## Source passage
Price cap update (consumer reference only)
Ofgem announced on 27 May 2026 that the consumer default-tariff price cap rises 13% from 1 July to 30 September 2026 to £1,663 per year on the updated TDCV.
Business energy is not covered by the price cap. Non-domestic contracts price off the same wholesale market though, so the 28% three-month rise in wholesale gas driving today's consumer cap also feeds into renewal quotes for SMEs. Time fixed renewals carefully.
Source: Ofgem press release, 27 May 2026 and unit rates and standing charges.
Last reviewed: 27 May 2026
Editor's note
This is a commercial intelligence reference, not an aggregator and not a price-comparison site. The guides do not recommend specific suppliers, do not contain affiliate links, and do not refer business to brokers. Every source cited is a primary regulatory, legislative or industry body publication. Where a guide is uncertain on a point of fact, it says so.
How to read this hub: the seven sections below are organised by reader intent, not topic. Start in the section that matches the moment you're in. Each guide stands alone, but most include cross-references to related guidance where it adds context.
I'm setting up energy supply for the first time
8 guides
New premises, new lease, or a new business taking on its first commercial supply. This section covers the mechanics that don't apply to domestic energy: how supplier licensing works, what a deemed contract is, why your first bill may be unexpectedly high, and the meter and supply infrastructure questions you need to resolve before you sign anything. Read this section if your first thought is 'how does any of this work'.

## Given information
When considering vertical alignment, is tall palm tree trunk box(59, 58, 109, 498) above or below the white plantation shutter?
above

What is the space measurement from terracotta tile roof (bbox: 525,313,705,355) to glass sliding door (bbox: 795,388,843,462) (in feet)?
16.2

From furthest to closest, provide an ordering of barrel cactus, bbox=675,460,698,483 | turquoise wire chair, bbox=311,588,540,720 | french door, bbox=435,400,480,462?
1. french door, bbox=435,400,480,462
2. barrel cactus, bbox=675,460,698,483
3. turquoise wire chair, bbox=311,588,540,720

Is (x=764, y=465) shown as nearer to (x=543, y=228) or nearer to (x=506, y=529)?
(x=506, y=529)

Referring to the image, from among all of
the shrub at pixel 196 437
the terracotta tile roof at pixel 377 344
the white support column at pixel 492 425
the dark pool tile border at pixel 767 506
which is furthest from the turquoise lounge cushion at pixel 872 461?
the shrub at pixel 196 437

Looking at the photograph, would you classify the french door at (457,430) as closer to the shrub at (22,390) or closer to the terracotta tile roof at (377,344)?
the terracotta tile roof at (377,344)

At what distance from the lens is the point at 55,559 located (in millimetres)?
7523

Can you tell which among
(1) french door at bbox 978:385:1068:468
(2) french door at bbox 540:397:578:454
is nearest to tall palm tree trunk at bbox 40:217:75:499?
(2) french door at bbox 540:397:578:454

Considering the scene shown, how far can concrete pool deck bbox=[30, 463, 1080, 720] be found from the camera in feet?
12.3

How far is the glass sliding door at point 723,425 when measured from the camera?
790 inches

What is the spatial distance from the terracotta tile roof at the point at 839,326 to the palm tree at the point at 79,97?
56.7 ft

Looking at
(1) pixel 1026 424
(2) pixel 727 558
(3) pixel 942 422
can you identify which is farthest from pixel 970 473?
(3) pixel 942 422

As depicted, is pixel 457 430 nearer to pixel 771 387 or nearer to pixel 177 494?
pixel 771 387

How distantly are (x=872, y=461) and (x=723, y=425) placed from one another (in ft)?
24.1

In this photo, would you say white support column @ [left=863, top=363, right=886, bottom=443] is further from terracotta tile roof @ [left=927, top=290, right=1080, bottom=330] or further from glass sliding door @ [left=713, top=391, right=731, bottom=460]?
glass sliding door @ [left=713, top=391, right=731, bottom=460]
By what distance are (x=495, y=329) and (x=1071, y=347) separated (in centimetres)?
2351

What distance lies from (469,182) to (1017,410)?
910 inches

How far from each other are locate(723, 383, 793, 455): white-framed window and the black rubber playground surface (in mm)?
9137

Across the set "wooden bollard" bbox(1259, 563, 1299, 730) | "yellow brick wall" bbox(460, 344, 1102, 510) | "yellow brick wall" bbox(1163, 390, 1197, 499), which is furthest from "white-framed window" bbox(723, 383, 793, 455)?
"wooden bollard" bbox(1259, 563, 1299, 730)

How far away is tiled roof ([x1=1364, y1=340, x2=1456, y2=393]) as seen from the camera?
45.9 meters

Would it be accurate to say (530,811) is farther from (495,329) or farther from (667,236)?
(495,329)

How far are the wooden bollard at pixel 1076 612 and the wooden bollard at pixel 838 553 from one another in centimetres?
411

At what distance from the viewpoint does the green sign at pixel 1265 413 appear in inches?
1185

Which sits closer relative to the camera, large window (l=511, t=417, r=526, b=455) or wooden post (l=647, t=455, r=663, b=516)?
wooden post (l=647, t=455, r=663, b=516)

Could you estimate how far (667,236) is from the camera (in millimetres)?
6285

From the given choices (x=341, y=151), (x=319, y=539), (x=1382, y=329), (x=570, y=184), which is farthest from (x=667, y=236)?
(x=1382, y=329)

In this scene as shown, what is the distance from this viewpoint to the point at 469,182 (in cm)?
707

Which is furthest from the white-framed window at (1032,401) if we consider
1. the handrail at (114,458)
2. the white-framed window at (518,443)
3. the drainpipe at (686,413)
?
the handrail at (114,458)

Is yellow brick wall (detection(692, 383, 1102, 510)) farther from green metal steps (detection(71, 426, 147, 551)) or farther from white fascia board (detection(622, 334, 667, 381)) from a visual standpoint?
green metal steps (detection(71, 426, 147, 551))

## What is asked
1 – Reproduce the energy reference page from "Ofgem announced on" to "the updated TDCV.".
2 – According to the energy reference page, by what percentage did wholesale gas rise over three months?
The listing is material separate from the energy reference page.

## The answers
1 –
Ofgem announced on 27 May 2026 that the consumer default-tariff price cap rises 13% from 1 July to 30 September 2026 to £1,663 per year on the updated TDCV.

2 – 28%.